No less difficult than the physical and technical demands of professional football is the emotional toll the game can take. “It’s not just what you can do on the field”, Cornwell stresses—“it’s also your character and your mindset, because, one, you’re bringing these guys away from their families—is that doable and can you handle that?—and, two, this is a business you’re getting into, it’s not gonna be nice to you.” (A business the NFL certainly is: worth $20 billion in the 2023 season according to Statista, it’s the most valuable sports league in the world by some margin.)

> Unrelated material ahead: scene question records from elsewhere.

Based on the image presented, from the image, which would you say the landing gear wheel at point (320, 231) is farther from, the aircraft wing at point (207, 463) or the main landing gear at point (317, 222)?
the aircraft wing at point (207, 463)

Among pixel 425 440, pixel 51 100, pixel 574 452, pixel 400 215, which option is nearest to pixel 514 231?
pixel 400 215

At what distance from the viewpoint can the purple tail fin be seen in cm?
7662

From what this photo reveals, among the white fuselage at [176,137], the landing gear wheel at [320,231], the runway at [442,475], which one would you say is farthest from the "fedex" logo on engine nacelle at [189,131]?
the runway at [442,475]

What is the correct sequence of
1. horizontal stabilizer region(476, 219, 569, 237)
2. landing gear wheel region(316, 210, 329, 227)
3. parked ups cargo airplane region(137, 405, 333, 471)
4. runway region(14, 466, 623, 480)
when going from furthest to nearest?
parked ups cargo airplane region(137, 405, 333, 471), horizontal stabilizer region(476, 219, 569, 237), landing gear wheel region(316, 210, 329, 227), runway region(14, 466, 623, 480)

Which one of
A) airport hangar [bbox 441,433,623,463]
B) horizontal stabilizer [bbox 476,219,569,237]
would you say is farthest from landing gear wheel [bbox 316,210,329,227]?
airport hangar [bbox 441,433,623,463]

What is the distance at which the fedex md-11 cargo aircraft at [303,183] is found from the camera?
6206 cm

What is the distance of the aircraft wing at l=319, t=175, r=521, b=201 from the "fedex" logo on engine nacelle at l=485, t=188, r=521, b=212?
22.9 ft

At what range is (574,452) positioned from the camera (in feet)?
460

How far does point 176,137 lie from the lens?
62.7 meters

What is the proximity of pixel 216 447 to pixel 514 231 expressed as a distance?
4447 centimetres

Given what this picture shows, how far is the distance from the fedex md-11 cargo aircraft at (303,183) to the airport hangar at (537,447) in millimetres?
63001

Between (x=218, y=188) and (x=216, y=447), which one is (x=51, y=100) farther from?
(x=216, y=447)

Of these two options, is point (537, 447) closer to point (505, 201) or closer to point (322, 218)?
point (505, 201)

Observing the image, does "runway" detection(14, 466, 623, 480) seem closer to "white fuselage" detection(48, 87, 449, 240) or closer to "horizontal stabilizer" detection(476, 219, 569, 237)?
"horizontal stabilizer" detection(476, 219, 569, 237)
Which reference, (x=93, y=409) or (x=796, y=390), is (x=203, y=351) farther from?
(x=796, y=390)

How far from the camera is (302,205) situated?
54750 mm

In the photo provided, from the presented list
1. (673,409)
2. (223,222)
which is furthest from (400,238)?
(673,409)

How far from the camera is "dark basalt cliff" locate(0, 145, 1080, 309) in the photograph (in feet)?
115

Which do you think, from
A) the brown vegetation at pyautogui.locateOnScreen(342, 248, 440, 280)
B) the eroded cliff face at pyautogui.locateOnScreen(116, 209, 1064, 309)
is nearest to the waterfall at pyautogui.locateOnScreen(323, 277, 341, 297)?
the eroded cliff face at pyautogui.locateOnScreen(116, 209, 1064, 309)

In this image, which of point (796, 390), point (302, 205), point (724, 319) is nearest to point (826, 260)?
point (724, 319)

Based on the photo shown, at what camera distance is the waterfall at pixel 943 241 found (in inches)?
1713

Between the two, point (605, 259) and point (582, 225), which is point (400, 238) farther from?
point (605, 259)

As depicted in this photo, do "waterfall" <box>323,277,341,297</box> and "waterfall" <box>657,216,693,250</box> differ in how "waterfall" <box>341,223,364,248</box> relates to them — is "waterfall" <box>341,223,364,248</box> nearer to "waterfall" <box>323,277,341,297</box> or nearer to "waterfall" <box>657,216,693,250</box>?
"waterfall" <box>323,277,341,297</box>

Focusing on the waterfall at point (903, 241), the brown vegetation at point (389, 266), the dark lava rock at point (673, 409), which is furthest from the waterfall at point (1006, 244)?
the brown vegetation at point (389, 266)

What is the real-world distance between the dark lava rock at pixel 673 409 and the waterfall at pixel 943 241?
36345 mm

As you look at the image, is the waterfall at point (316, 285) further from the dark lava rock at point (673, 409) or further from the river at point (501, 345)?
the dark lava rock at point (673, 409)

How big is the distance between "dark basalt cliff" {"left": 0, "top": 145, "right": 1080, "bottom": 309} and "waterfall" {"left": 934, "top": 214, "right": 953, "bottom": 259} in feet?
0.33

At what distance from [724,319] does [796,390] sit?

A 2018 Harvard study found that, for all the gratitude players feel for their careers, they are also prone to experiencing isolation and loneliness. Such feelings are potentially heightened in the case of international players, whose families are more likely to reside outside of the US, and who are all but certain to start out in a practice squad, where life can be especially fraught and precarious. Released as they can be at any time, practice squad players routinely find themselves without a team and without an income, just waiting to be picked up by a new team. They have to be ready to pack their things, leave behind any family, and travel at a moment’s notice to a new place, where they must quickly arrange accommodation—hence their nickname, “journeymen.”

Accounts from IPP players certainly seem to bear out the picture painted by the study. Of Rees-Zammit’s transition, Wade remarked: “I know how lonely it is going to get so I wish him the best of luck.” And ‘lonely’ is also the word used by Patrick Murtagh, a graduate of the 2024 cohort, to describe his emotional state when no sooner had he signed for the Jaguars than he failed a medical and had to fly home to Australia.

That, then, is what the IPP players are getting themselves in for. Theirs is an extremely difficult task, as Cornwell’s insight reveals, but one that Mailata has shown can be achieved. If you’re one to watch the Superbowl, which this season will take place on 8th February 2026, spare a thought for the IPP players trying to beat the odds and make it to the big time.